You, me and delta seem to have had nearly identical experiences -- it's amazing how die-hard communities sprang up among those early, simplistic games. Remember N game, maybe? To this day I have a couch to sleep on in every major city in Australia if I need it thanks to that little flash game. It's a game that introduced me to people who shaped my youth, my political views, my sense of humor, my taste in movies and music ... I mean it's impossible to understate the impact the early forums I joined when I was 13/14 had on me. I'm a big fan of that phenomenon, for all that the internet takes a lot of shit for corrupting our kids. All I found was a group of people my age and a bit older having intelligent and interesting conversations that we couldn't have elsewhere. I could list a hundred examples of ways those interactions made me a more mature person.Exhibit B is a browser based game I used to play the hell out of in my mid-teens, going from around 5k people playing to less than thirty over the course of a few years as console and mobile gaming picked up.
I had a similar experience with various Usenet newsgroups and irc channels. I wonder if much of the web moving towards being tied to your real-world identity will hamper that. I'm sure I wouldn't have have been as welcome as I was a lot of places if they new I was a 14 year old kid in Mayberry.
Same here. I spent half my youth on forums, in my case related to Rollercoaster Tycoon. The other half I played the game. I could put a lot of creativity in that game and the community. Besides, rollercoasters are f'ing awesome.I mean it's impossible to understate the impact the early forums I joined when I was 13/14 had on me.
WHAT?! veen. veen. My man! Also have you ever fucked with http://www.openttd.org/en/ - seems up your alley.
I'm interested in all of those things!!! veen, what's your steam ID? and flagamuffin if you're on that too.
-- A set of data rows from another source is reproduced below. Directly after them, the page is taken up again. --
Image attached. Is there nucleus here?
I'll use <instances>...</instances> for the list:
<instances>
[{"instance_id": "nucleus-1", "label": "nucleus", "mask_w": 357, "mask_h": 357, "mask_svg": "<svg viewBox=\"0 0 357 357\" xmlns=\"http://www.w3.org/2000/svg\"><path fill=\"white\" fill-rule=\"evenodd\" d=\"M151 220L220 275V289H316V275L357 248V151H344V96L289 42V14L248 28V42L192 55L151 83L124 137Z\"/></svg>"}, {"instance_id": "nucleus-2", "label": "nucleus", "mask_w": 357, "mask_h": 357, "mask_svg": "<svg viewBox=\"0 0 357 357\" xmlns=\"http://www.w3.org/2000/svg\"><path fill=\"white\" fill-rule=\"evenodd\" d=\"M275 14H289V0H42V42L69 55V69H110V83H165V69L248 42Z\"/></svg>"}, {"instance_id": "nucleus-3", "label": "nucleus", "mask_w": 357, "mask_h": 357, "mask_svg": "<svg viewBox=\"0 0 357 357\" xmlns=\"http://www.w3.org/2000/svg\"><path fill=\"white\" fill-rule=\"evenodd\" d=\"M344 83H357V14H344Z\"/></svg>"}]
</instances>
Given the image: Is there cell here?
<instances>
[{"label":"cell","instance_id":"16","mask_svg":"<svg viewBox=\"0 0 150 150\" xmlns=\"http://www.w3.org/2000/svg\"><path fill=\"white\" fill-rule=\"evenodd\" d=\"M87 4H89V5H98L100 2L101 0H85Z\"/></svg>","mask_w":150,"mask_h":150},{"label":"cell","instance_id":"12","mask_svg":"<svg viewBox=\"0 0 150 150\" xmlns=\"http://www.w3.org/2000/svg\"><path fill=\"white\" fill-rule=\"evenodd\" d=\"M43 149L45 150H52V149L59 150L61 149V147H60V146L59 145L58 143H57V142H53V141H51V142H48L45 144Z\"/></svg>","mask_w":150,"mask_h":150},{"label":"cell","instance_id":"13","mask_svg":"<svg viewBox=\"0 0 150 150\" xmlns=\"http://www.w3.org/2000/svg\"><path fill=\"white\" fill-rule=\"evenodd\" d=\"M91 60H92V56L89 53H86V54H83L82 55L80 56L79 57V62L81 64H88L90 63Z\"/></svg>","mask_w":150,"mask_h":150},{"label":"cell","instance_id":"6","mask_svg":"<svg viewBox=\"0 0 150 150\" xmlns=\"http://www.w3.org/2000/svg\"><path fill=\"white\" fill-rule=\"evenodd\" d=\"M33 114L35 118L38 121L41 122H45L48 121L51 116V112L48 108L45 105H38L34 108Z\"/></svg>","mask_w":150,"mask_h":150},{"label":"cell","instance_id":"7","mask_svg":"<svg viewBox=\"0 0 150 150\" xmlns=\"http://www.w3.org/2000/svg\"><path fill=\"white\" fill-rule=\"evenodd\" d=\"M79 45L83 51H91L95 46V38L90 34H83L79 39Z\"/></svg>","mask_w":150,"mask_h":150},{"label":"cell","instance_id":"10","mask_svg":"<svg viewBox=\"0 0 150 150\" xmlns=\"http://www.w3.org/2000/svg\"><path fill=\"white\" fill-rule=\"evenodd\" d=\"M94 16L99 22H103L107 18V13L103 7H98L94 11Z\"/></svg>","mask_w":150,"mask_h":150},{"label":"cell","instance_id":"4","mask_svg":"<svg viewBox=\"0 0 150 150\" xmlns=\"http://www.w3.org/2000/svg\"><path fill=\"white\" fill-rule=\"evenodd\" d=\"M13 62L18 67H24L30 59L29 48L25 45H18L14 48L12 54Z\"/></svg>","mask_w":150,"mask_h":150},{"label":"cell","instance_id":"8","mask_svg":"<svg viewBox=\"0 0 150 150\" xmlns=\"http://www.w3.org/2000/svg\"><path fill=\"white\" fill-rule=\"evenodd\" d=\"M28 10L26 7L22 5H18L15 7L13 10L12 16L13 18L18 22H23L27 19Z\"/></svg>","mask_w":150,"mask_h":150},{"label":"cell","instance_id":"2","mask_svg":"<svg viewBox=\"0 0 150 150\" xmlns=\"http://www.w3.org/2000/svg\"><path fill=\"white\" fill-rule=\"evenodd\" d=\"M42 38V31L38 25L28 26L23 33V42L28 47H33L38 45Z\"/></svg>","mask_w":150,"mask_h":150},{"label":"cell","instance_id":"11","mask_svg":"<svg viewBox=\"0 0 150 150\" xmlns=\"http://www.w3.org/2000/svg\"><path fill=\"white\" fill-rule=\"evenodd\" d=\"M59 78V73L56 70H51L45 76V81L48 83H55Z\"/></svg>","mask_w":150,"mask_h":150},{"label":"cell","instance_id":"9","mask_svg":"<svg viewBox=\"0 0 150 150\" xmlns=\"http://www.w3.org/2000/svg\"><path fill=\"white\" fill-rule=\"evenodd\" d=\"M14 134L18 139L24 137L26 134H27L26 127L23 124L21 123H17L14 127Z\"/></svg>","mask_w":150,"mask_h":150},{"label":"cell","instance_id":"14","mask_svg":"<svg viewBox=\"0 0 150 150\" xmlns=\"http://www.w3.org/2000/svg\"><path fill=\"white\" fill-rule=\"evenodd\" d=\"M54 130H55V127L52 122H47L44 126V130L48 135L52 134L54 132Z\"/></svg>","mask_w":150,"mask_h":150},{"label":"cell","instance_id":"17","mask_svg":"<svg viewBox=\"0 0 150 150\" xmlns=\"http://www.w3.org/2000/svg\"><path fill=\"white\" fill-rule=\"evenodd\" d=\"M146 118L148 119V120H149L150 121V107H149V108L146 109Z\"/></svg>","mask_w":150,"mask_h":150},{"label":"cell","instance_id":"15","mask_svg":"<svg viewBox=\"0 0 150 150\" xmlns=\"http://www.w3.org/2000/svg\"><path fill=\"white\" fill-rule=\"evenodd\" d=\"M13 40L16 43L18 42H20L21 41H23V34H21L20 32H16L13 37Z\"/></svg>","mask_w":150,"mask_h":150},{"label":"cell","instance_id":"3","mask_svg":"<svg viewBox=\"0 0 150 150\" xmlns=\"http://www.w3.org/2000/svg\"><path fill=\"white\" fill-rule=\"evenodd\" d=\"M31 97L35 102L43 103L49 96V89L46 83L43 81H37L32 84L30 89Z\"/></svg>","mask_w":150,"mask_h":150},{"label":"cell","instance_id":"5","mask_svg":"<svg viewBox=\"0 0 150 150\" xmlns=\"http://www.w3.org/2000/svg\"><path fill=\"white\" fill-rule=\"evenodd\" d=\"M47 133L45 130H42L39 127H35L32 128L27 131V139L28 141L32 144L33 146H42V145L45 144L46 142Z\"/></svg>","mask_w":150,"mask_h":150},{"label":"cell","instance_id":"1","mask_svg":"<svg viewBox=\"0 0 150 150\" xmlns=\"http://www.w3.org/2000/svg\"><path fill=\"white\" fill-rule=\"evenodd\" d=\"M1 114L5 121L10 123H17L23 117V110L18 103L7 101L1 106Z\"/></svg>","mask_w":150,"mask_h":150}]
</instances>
Chris Sawyer's the man, aka The Assembly-Writing Superhero. OpenTTD is really cool, I got into it about a year or so ago but I'm absolutely terrible at it - I know how to build bus lines and rail lines but that's about it. Know a good tutorial that's better than the wiki? Also: SimCity 2000. Amazing.
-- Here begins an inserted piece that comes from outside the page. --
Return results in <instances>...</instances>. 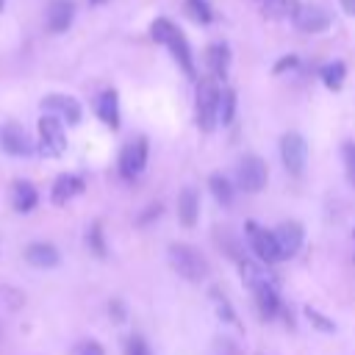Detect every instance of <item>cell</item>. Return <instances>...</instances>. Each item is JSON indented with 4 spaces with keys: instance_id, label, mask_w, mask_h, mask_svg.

if anyone here is interested in a dying city you should check out worlds. you can download it here under "Worlds installer V 1890" it might be hard to get it running on windows 7 and higher but trust me it is well worth it if you are interested in this type of thing. there's a small group of long timers who are on there almost 24/7, most of them have been there since the beginning or close to it. here's a neat report if you're interested but dont have the time to visit yourself. edit: also, let me know if you're interested in seeing some of the more unsettling areas, i believe i still have a version of worlds with points of interest bookmarked.